WINTER ADVENTURES are in full swing, and as you pack jackets, pants, and gear for that upcoming trip, you're likely realizing it's time for an upgrade. Whether you're in the market for a new windbreaker, gloves, or sneakers, the bitter cold of winter is getting warmed up with a hot sale from Patagonia. The brand's trusty outdoor gear is on sale through both the Patagonia site and Backcountry, an online shop for outdoor apparel and gear. During these limited-time sales, you can score Patagonia gear for as low as 60 percent off.


We know and love Patagonia for its versatile, hardworking clothing that lasts. The brand sells outdoor gear, everyday apparel, and even bags and adventure equipment. While it's worth the full-price investment, it's nicer to buy the brand's signature items like puffer jackets, zip ups, and flannels during the sale season, so you can spend the extra cash on aforementioned winter trips.

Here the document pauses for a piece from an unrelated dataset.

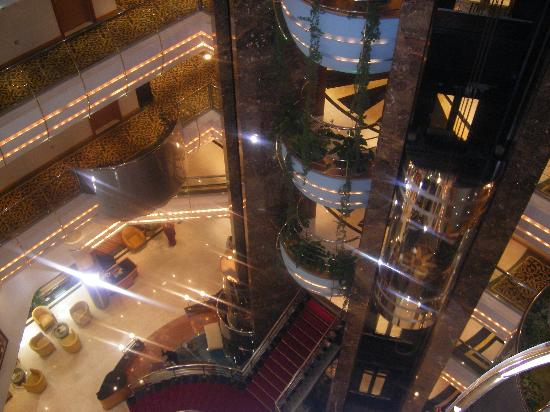 Sea View Hotel: the lifts  insde the hotel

Read more: Best After-Christmas Menswear Deals

Lots of items included in the sale are already running out of stock in certain sizes and styles, meaning you'll want to act fast if you're looking to stock up before your next trip. These sale prices also make great gifts for winter birthdays, late holiday gifts or to treat yourself to another year well done. Whatever (or whoever) you're shopping for, these on-sale finds are rare low prices you won't want to miss.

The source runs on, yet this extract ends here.